Anonymous Monk has asked for the wisdom of the Perl Monks concerning the following question:

I'm attempting to extract numbers from codes in this generalised format (always begin with MD:Z: but what follows is variable):

MD:Z:4C3C7C0T2^T9C44

Desired output (separate array elements):

4 3 7 0 2 9 44

As I need to maintain positional information and length of each number (i.e. it must be clear that 44 = 44 and not the product of something like 4T4 after screening out letters) i've tried to use split:

my @test = split((/\D/g), $input);

To split on any non-number; however this returns a set of leading empty array values arising from the consecutive matches on 'MD:Z:'. Is there a way to suppress these or a better way to go about getting the desired result?

Replies are listed 'Best First'.
Re: Leading empty array elements after splitting
by Athanasius (Archbishop) on Aug 22, 2016 at 15:26 UTC

    If you use warnings, you’ll see that the /g modifier on the regex has no effect within a split. But why not keep the modifier, change \D to \d+, and dispense with split altogether?

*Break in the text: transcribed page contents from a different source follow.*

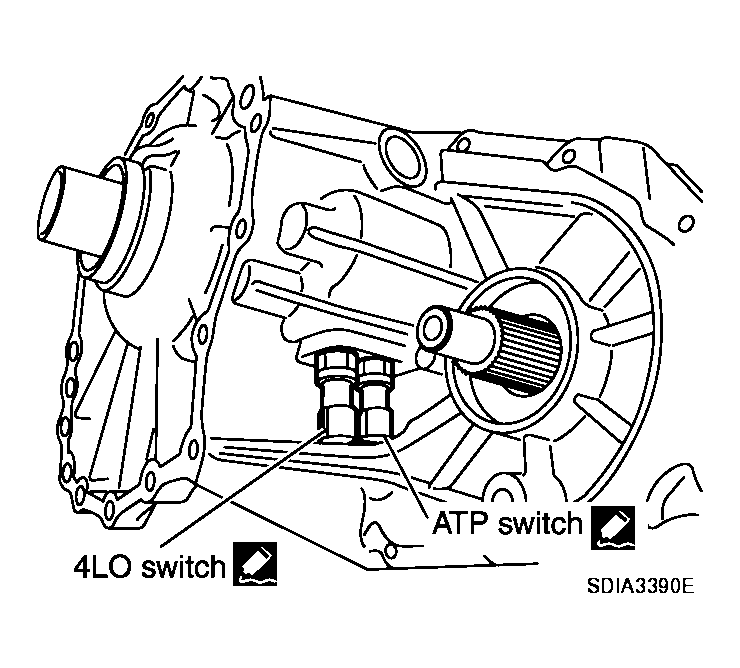 ATP switch

4LO switch

SDIA3390E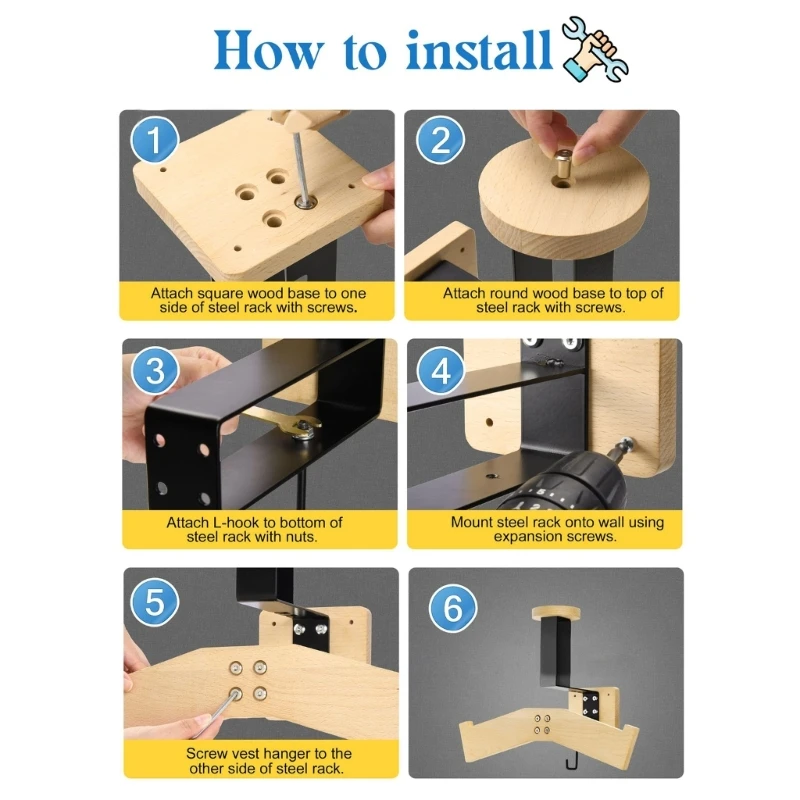 How to install

1
Attach square wood base to one side of steel rack with screws.

2
Attach round wood base to top of steel rack with screws.

3
Attach L-hook to bottom of steel rack with nuts.

4
Mount steel rack onto wall using expansion screws.

5
Screw vest hanger to the other side of steel rack.

6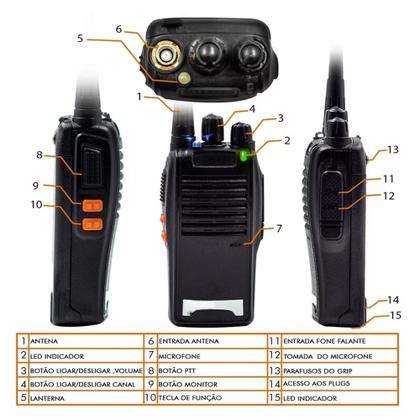 6
5
1
4
3
2
8
9
10
7
13
11
12
14
15

| 1 | ANTENA | 6 | ENTRADA ANTENA | 11 | ENTRADA FONE FALANTE |
|---|---|---|---|---|---|
| 2 | LED INDICADOR | 7 | MICROFONE | 12 | TOMADA DO MICROFONE |
| 3 | BOTÃO LIGAR/DESLIGAR ,VOLUME | 8 | BOTÃO PTT | 13 | PARAFUSOS DO GRIP |
| 4 | BOTÃO LIGAR/DESLIGAR CANAL | 9 | BOTÃO MONITOR | 14 | ACESSO AOS PLUGS |
| 5 | LANTERNA | 10 | TECLA DE FUNÇÃO | 15 | LED INDICADOR |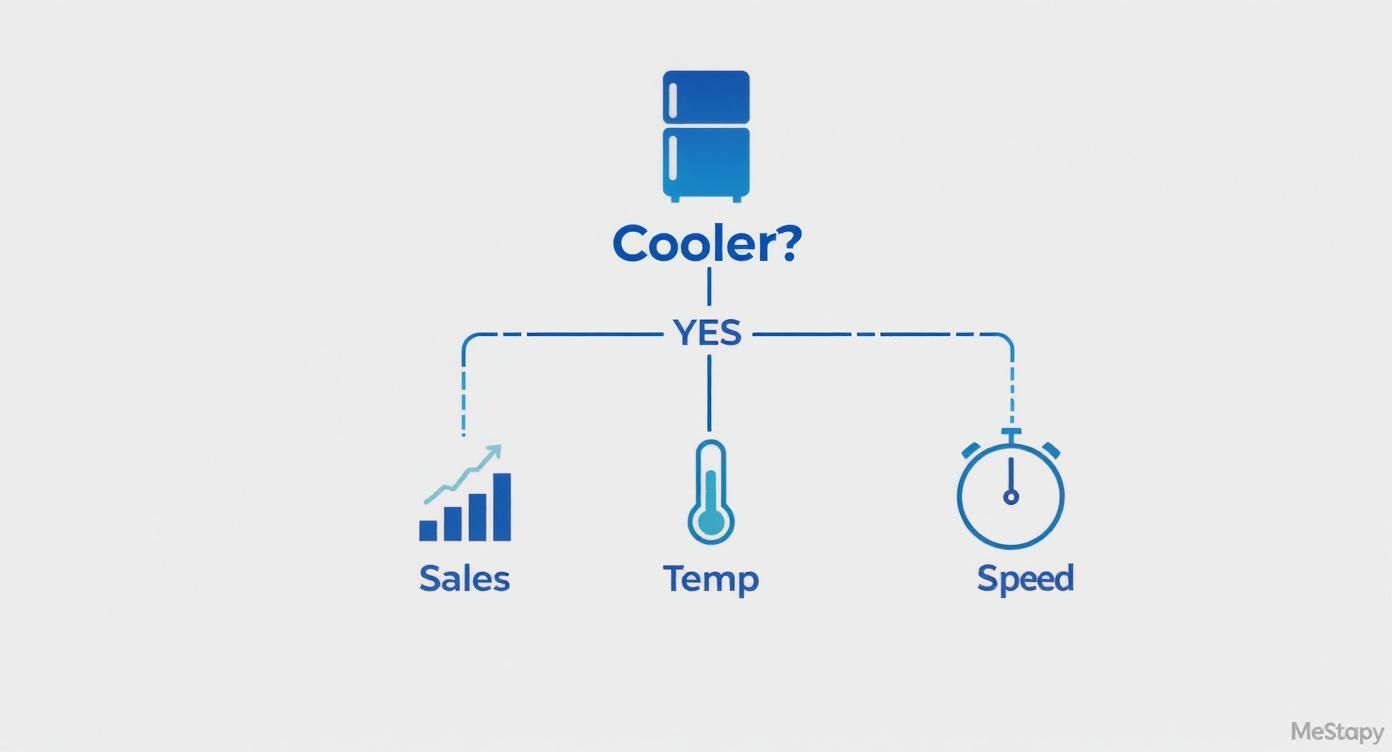 Cooler?

YES

Sales

Temp

Speed

MeStapy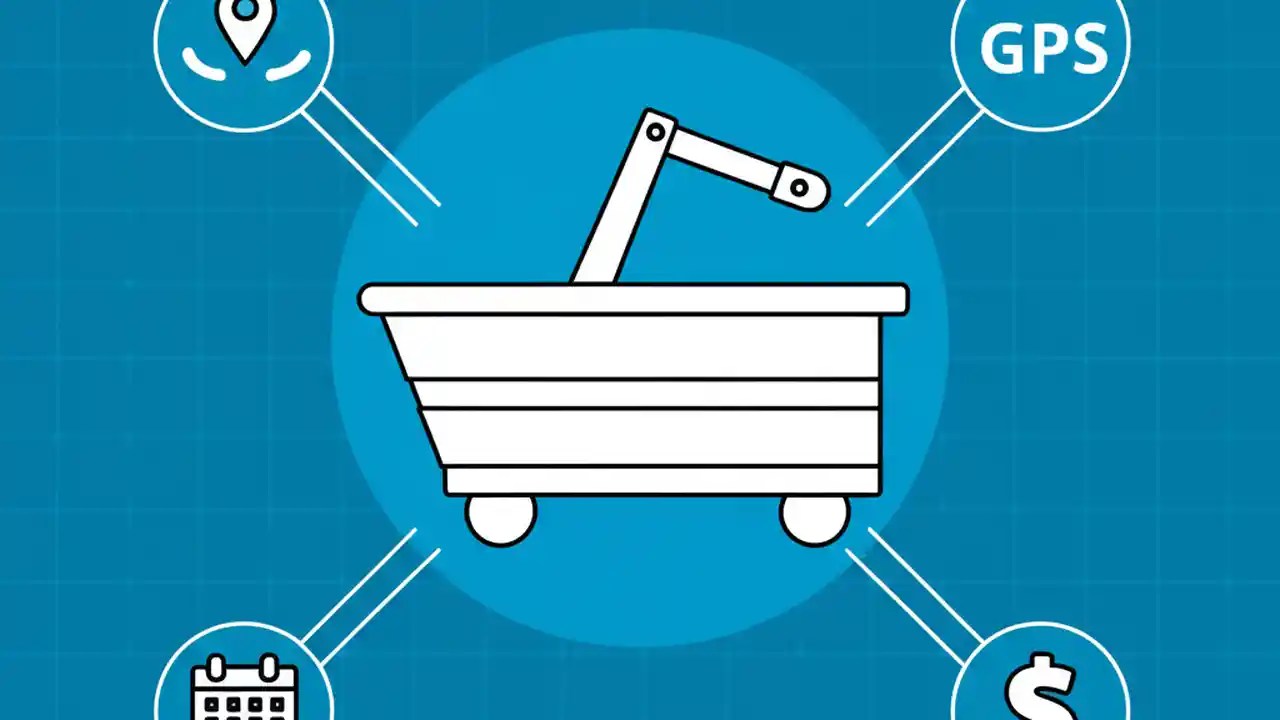 GPS

$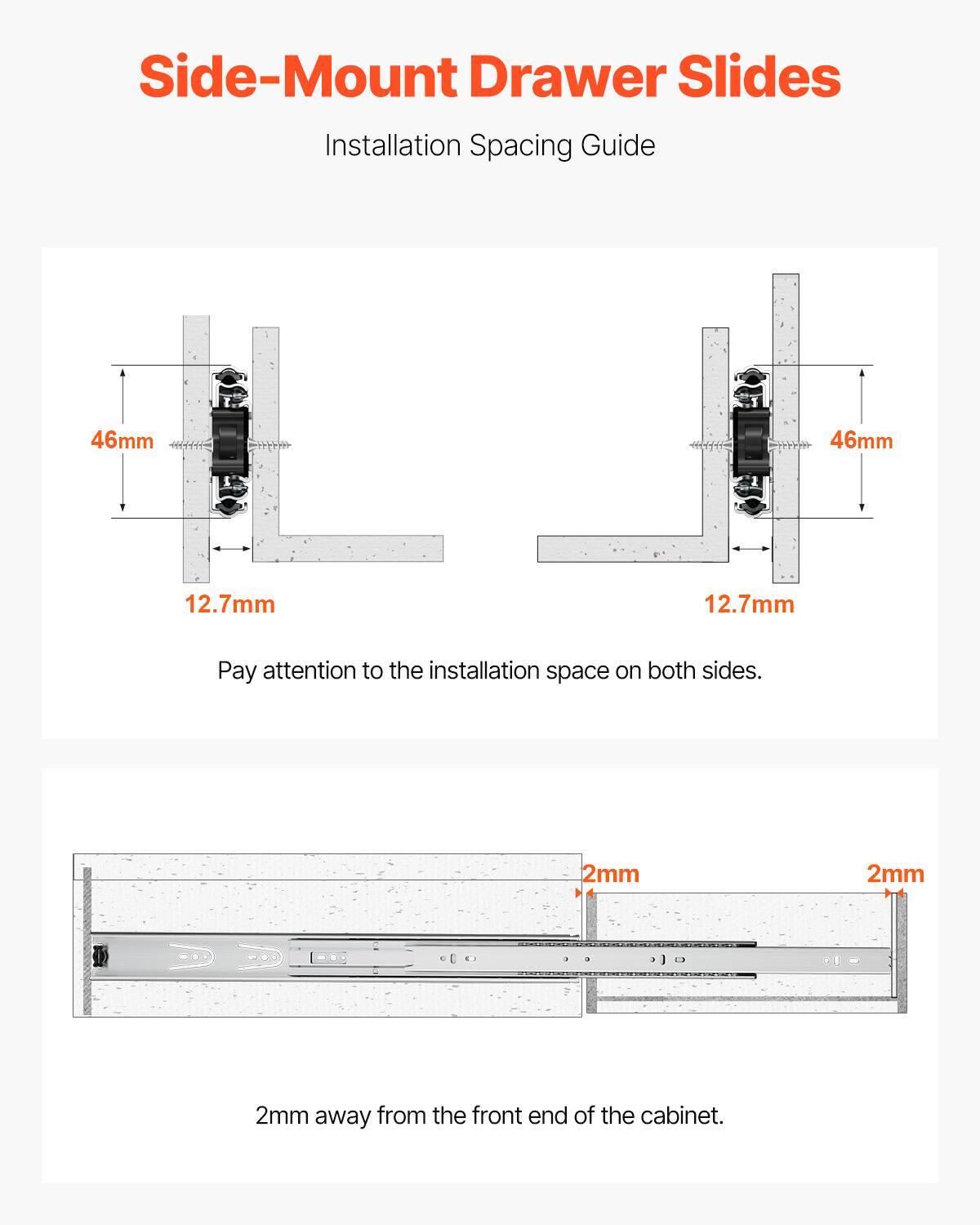 Side-Mount Drawer Slides

Installation Spacing Guide

46mm

46mm

12.7mm

12.7mm

Pay attention to the installation space on both sides.

2mm

2mm

2mm away from the front end of the cabinet.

    1:22 >perl -MData::Dump -wE "my $input = 'MD:Z:4C3C7C0T2^T9C44'; my @ +test = $input =~ /\d+/g; dd \@test;" [4, 3, 7, 0, 2, 9, 44] 1:22 >

    Hope that helps,

    Athanasius <°(((><contra mundum Iustus alius egestas vitae, eros Piratica,

      use warnings; use strict; Are always on for me - no warning was given, odd!

        What version of Perl are you using (perl -v)?

        On both 5.20.3 and 5.24.0, this code produces the following warning:

        perl -wMstrict -E 'my @test = split((/\D/g), "x4d77");' Use of /g modifier is meaningless in split at -e line 1.
Re: Leading empty array elements after splitting
by stevieb (Canon) on Aug 22, 2016 at 15:27 UTC

    I'd use a global regex to extract just the digits directly into an array:

    use warnings; use strict; my $string = 'MD:Z:4C3C7C0T2^T9C44'; my @nums = $string =~ /\d+/g; print "$_\n" for @nums;

    Output:

    4 3 7 0 2 9 44
Re: Leading empty array elements after splitting
by TomDLux (Vicar) on Aug 23, 2016 at 16:01 UTC

    Extracting just the numbers works well, but since you describe a problem with getting blank stuff you don't want, you might as well know about grep ...

    22 11:56:12 tomdlux [ ~ ] $ p522 -E 'say for split /\D+/, "MD:Z:4C3C7C0T2^T9C44"' + 4 3 7 0 2 9 44 23 11:56:19 tomdlux [ ~ ] $ p522 -E 'say for grep {length $_} split /\D+/, "MD:Z:4C3C7C0T2^T9C44 +"' 4 3 7 0 2 9 44

    As Occam said: Entia non sunt multiplicanda praeter necessitatem.